A spokesperson for Response added: “Mental health services are already stretched thin, and removing the MHIS would make this crisis even worse.
“We know the work we do is needed and supports the statutory services so if the government chose to remove this route of funding, it would be devastating for the whole charitable sector.”
Davina Nicholson, clinical lead at Time to Talk West Berkshire, explained that while the charity has kept its waiting lists down to eight weeks through active fundraising, the potential withdrawal of the MHIS could impact it in other ways.
“We do get access to one little pot of NHS money and that's not changing,” she said.
“We are impacted by the fact that statutory services, most particularly CAMHS (Child and Adolescents Mental Health Service), have huge pressures.
“We don't receive the funding we really probably ought to from the statutory services, but we recognise the pressures on those services are so great.
“There's always a knock-on effect.

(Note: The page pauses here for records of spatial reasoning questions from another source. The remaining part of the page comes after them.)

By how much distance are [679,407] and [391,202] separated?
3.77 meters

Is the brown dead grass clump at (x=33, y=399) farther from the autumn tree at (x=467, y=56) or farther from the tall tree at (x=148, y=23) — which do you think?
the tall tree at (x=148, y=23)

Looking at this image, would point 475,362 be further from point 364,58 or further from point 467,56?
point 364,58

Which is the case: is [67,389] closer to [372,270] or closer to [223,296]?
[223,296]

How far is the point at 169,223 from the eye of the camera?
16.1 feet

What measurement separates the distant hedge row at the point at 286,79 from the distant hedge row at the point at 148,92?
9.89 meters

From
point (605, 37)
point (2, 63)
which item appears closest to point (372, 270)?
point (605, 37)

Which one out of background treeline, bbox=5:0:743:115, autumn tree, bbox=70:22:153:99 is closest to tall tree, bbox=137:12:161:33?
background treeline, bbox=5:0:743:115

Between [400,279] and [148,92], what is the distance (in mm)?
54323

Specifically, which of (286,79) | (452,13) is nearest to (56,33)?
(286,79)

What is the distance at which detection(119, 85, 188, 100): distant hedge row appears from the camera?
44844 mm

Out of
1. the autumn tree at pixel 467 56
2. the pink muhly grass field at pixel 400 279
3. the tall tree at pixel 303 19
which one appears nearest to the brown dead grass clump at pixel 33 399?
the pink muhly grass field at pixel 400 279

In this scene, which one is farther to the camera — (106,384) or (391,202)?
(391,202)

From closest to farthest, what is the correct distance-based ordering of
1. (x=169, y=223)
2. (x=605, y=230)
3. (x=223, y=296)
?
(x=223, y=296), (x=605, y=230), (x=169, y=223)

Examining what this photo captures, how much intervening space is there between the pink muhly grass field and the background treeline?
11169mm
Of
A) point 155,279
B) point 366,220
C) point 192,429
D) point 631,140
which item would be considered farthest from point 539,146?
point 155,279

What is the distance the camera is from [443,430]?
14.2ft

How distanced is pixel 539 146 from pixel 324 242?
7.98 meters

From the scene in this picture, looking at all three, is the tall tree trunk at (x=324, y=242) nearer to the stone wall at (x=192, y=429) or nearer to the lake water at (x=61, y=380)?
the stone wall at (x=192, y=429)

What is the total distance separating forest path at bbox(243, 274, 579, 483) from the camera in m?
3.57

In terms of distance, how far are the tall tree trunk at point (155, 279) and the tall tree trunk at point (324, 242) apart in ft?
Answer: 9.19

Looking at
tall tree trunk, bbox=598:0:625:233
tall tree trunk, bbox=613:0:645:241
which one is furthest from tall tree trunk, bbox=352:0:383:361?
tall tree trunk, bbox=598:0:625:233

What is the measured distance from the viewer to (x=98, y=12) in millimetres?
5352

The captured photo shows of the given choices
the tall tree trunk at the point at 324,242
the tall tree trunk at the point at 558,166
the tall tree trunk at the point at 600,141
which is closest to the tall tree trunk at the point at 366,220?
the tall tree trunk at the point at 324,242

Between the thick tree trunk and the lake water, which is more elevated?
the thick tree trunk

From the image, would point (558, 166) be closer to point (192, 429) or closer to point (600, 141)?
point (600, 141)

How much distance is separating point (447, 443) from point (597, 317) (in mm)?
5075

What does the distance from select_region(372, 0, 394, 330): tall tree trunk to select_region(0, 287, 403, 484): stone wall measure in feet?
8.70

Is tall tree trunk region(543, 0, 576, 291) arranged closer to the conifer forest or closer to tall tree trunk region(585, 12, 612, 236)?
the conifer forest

All these services are connected, are related, because we are the landscape.”
But for some of its partners in local health and social care, waiting times are significantly higher.
West Berkshire Council’s executive member for children and family services Heather Codling (Lib Dem, Chieveley & Cold Ash) said: “Like many children and young people’s mental health services, the Emotional Health Academy is experiencing a high number of requests for direct mental health support.
“Our data suggests referral numbers have increased by 20 per cent compared to the same period last year.
“The average wait time for direct, one-to-one support from the EHA is approximately one year.
“This is a lot longer than we would like, and we acknowledge it is not conducive with the early help offer we strive to achieve.
“Every effort is being made to find ways to increase capacity which would enable us to respond quicker to requests for direct support, as well as offer more training to professionals and schools working with children and young people.”
She also confirmed the council has not been made aware of any formal plans to abolish the MHIS.
Chair of West Berkshire Suicide Prevention Action Group Garry Poulson noted the wider causes and effects of mental illness and the need to invest in mental health services, adding: “At a time when all day, every day we are hearing of the poor mental health of young people, how this effects workplaces, the effect on the mental health caused by poor housing and poverty, then you would think that it would naturally follow that the investment in mental health services would increase.”
The Buckinghamshire, Oxfordshire and Berkshire West ICB declined the opportunity to comment.